======== Given text ========
In the last post we pivoted from DeepSeek V4 Flash (blocked on a B200-only FlashMLA kernel) to MiniMax M2.7 — the model NVIDIA co-engineered with SGLang specifically for GB10. Day-0 validated. Should just work. Here's what "just work" looks like in practice on 2× DGX Spark.
The model downloaded fine. rsync over bond0 to Spark 1 completed at ~370 MB/s. SGLang TP=2 launch scripts ready. This should have been the easy part.
First launch: both nodes initialized NCCL, loaded 67 GB of weights each in about 5 minutes, allocated KV cache. Then SGLang began capturing CUDA graphs for all 36 batch sizes (bs=1 through bs=256).
It never finished. After 34 minutes, both nodes were still at 0/36 batch sizes captured. GPU utilization looked busy:
# nvidia-smi dmon -s u
# gpu sm mem enc dec
0 96 0 0 0
0 96 0 0 0
96% SM utilization, 0% memory bandwidth. That's a spin-lock, not real compute. Both nodes were burning cycles waiting on each other through an NCCL collective operation inside the CUDA graph — a known deadlock pattern in multi-node CUDA graph capture (confirmed in SGLang issue #19991). No amount of waiting would fix it.
========
To do:
Can you write out the part of the MiniMax M2.7 post above between "The model downloaded" and "would fix it.", inclusive?
======== Data provided ========
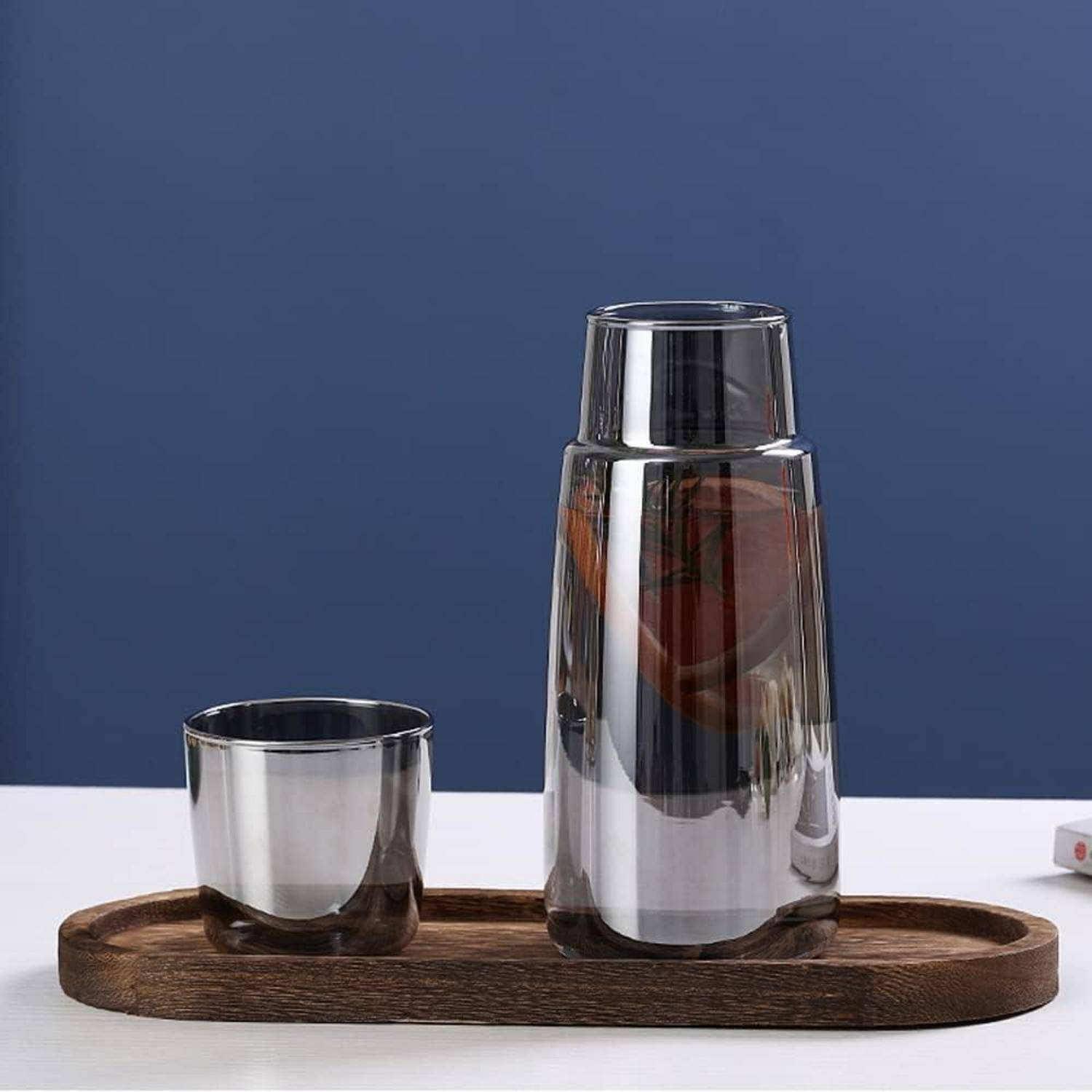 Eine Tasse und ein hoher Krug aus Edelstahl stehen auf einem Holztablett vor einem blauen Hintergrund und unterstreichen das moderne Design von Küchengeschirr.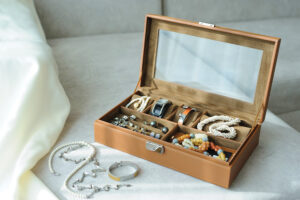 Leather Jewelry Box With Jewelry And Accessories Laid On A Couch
========
Your response:
The model downloaded fine. rsync over bond0 to Spark 1 completed at ~370 MB/s. SGLang TP=2 launch scripts ready. This should have been the easy part.
First launch: both nodes initialized NCCL, loaded 67 GB of weights each in about 5 minutes, allocated KV cache. Then SGLang began capturing CUDA graphs for all 36 batch sizes (bs=1 through bs=256).
It never finished. After 34 minutes, both nodes were still at 0/36 batch sizes captured. GPU utilization looked busy:
# nvidia-smi dmon -s u
# gpu sm mem enc dec
0 96 0 0 0
0 96 0 0 0
96% SM utilization, 0% memory bandwidth. That's a spin-lock, not real compute. Both nodes were burning cycles waiting on each other through an NCCL collective operation inside the CUDA graph — a known deadlock pattern in multi-node CUDA graph capture (confirmed in SGLang issue #19991). No amount of waiting would fix it.